> Data for this task
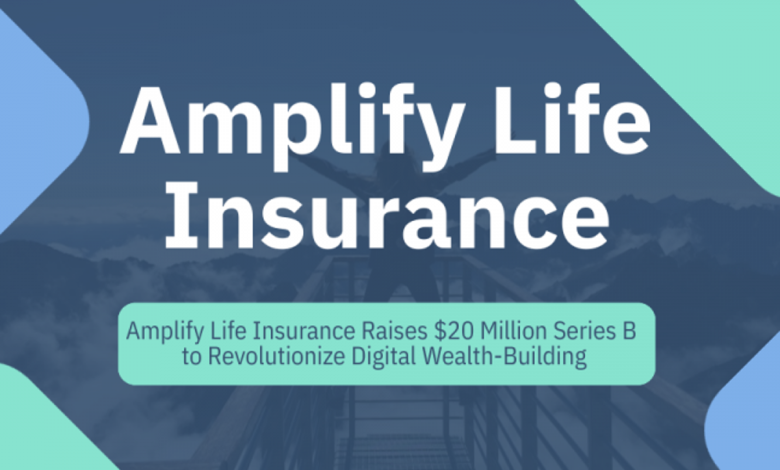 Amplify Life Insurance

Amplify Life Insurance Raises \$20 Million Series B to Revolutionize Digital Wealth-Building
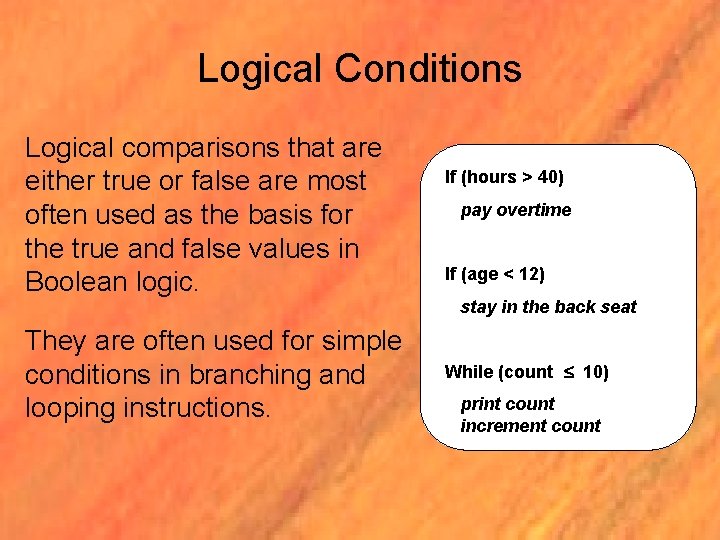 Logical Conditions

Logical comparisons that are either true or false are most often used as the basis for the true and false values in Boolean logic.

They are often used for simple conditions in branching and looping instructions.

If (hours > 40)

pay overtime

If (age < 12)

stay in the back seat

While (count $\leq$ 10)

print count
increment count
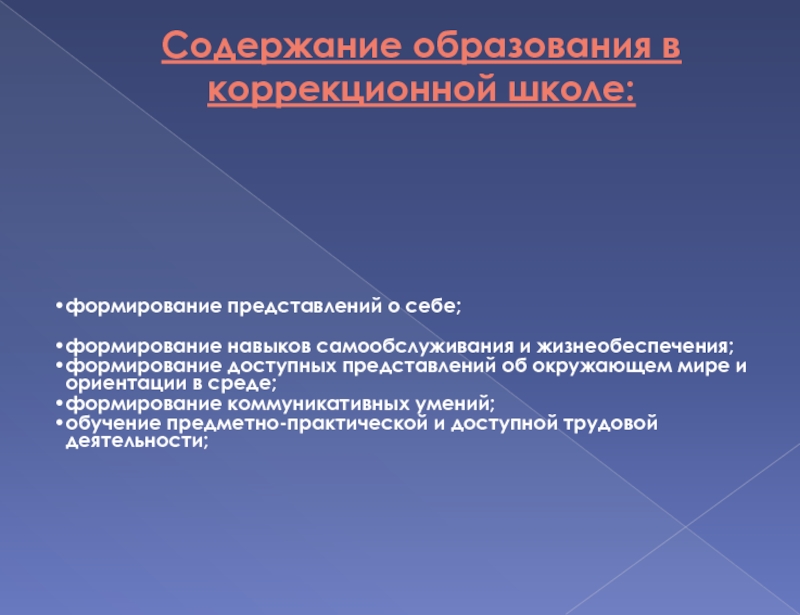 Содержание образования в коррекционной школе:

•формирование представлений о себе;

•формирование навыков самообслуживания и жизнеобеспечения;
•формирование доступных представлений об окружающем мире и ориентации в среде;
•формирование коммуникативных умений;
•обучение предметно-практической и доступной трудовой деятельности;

> Exercise prompt
None of the pictures should appear, though every line of the data above must be reproduced exactly.

> Written answer
 Amplify Life Insurance

Amplify Life Insurance Raises \$20 Million Series B to Revolutionize Digital Wealth-Building
 Logical Conditions

Logical comparisons that are either true or false are most often used as the basis for the true and false values in Boolean logic.

They are often used for simple conditions in branching and looping instructions.

If (hours > 40)

pay overtime

If (age < 12)

stay in the back seat

While (count $\leq$ 10)

print count
increment count
 Содержание образования в коррекционной школе:

•формирование представлений о себе;

•формирование навыков самообслуживания и жизнеобеспечения;
•формирование доступных представлений об окружающем мире и ориентации в среде;
•формирование коммуникативных умений;
•обучение предметно-практической и доступной трудовой деятельности;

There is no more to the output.